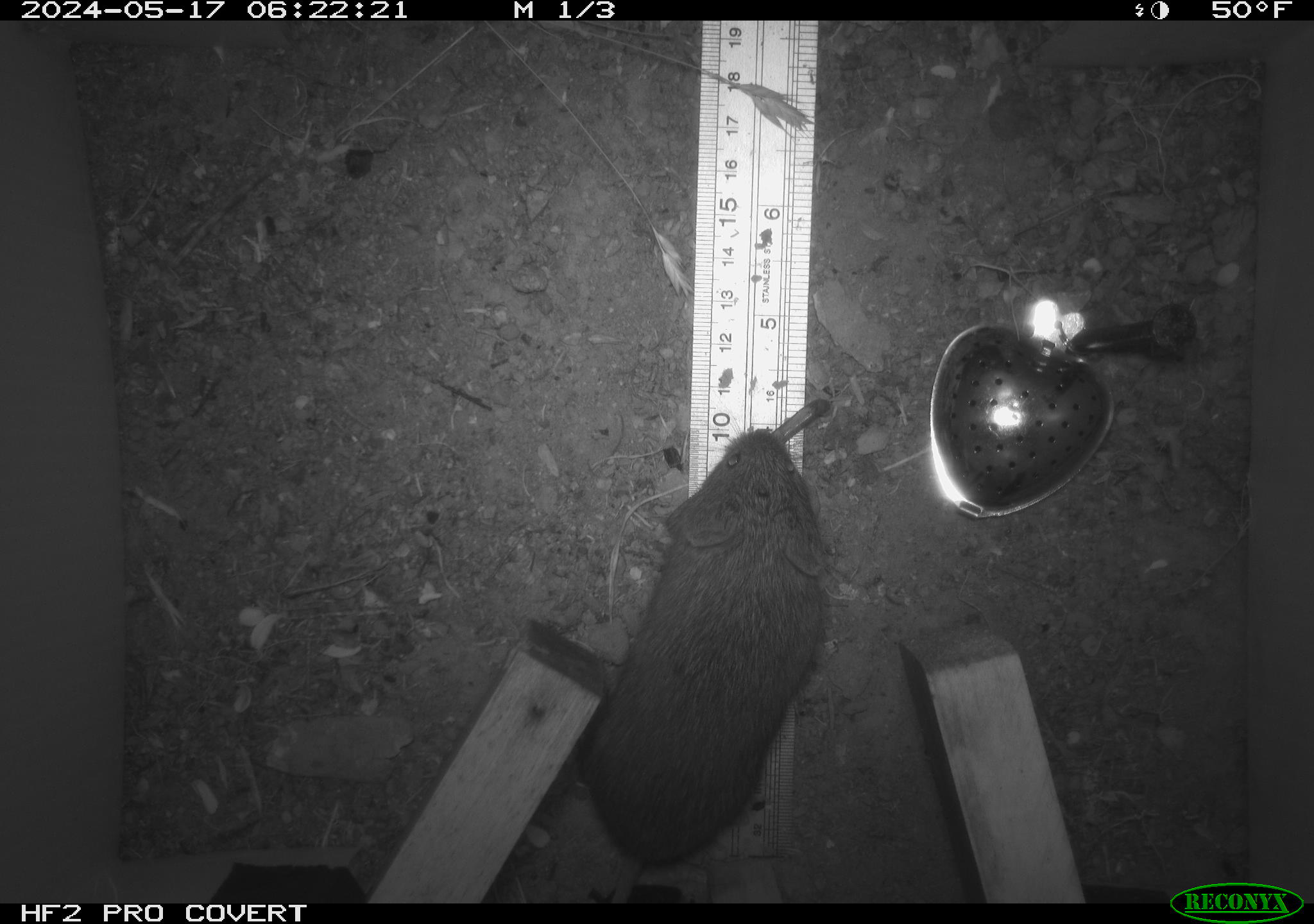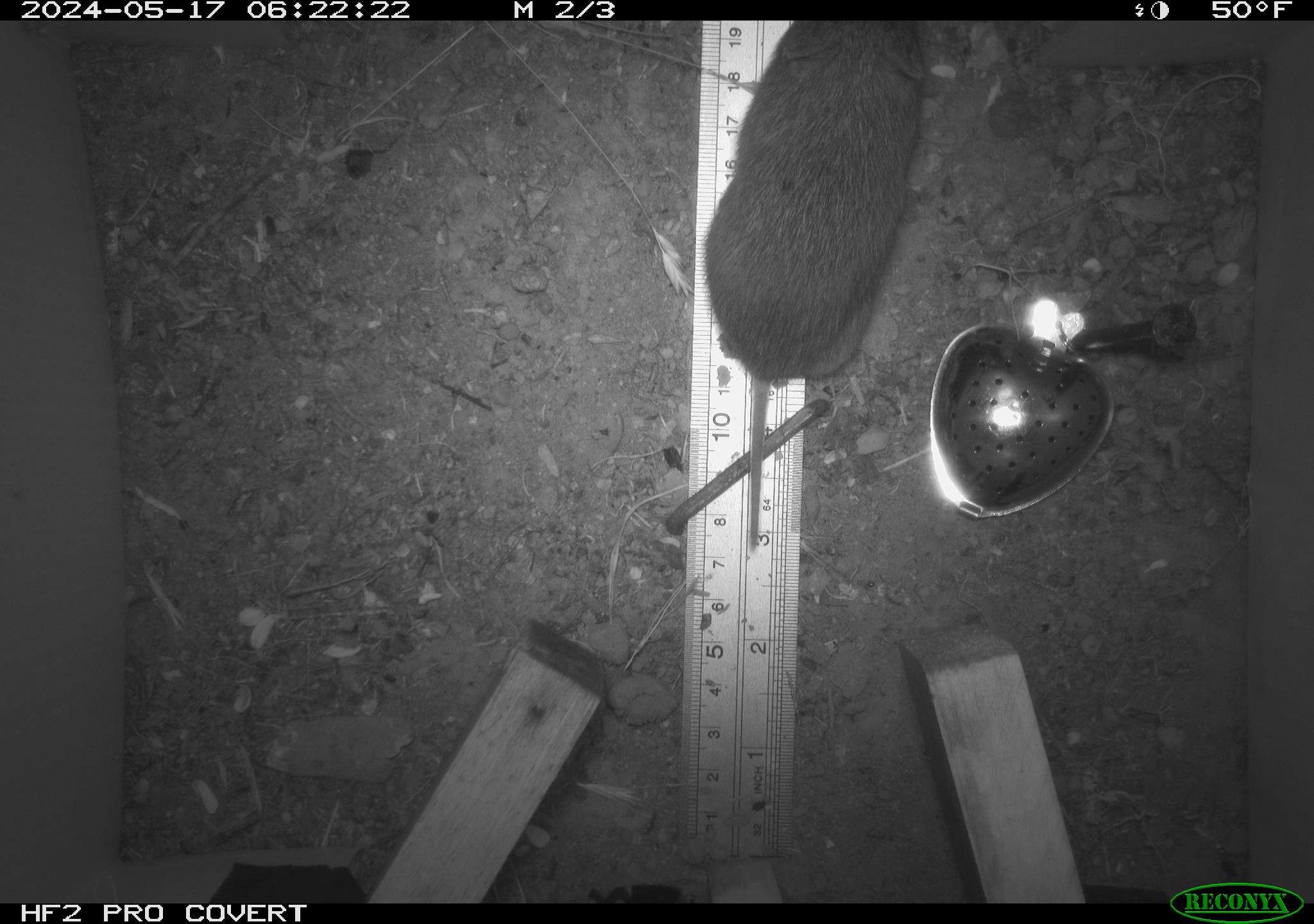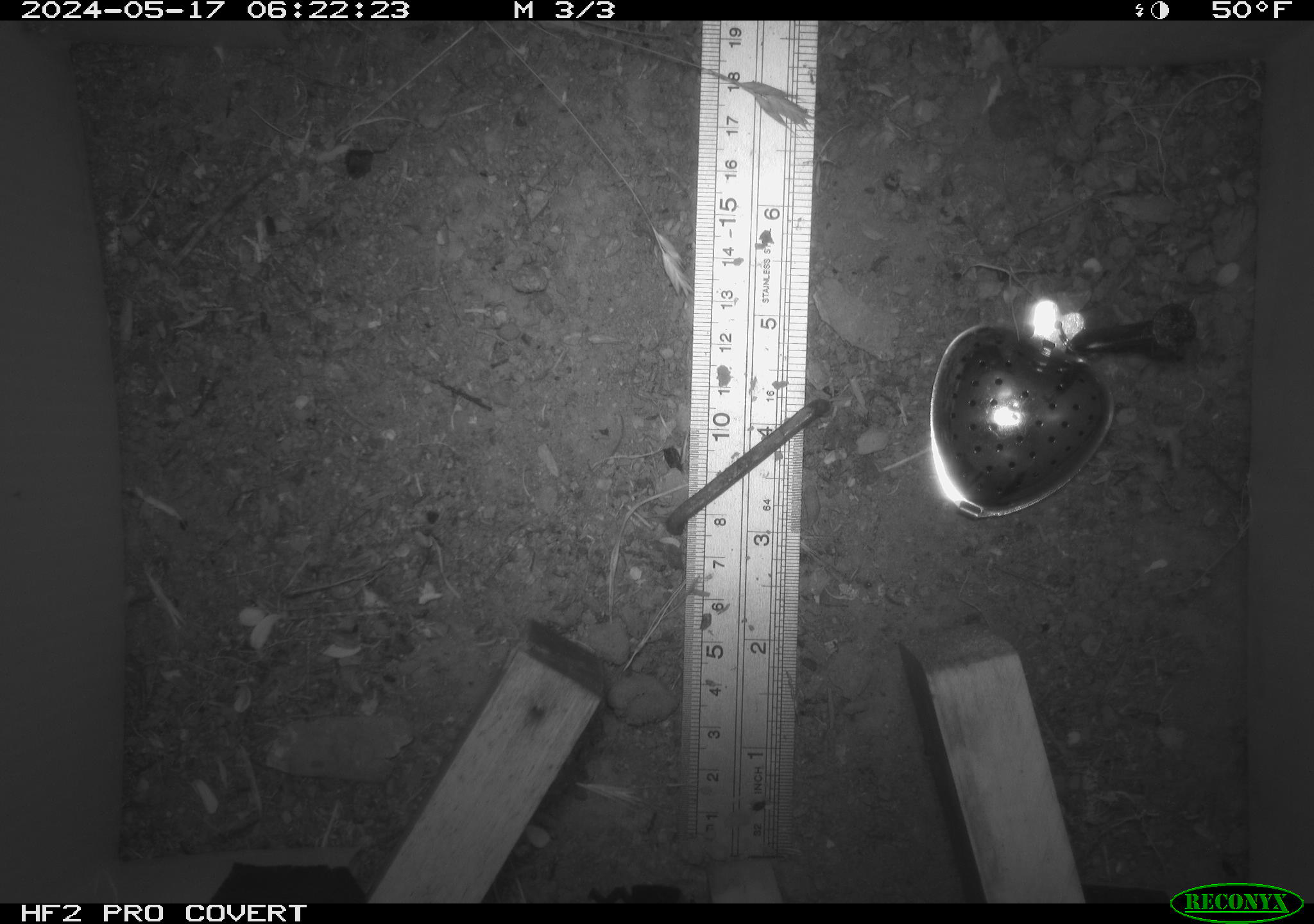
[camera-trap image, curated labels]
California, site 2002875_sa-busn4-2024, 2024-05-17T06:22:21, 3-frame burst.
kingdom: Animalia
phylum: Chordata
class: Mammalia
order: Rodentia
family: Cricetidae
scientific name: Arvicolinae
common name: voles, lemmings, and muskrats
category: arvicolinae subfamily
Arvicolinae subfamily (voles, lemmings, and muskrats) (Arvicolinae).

◆ Task objective
Please set down every line of the listing verbatim, excluding its pictures.

◆ Written reply
[camera-trap image, curated labels]
California, site 2002875_sa-busn4-2024, 2024-05-17T06:22:21, 3-frame burst.
kingdom: Animalia
phylum: Chordata
class: Mammalia
order: Rodentia
family: Cricetidae
scientific name: Arvicolinae
common name: voles, lemmings, and muskrats
category: arvicolinae subfamily
Arvicolinae subfamily (voles, lemmings, and muskrats) (Arvicolinae).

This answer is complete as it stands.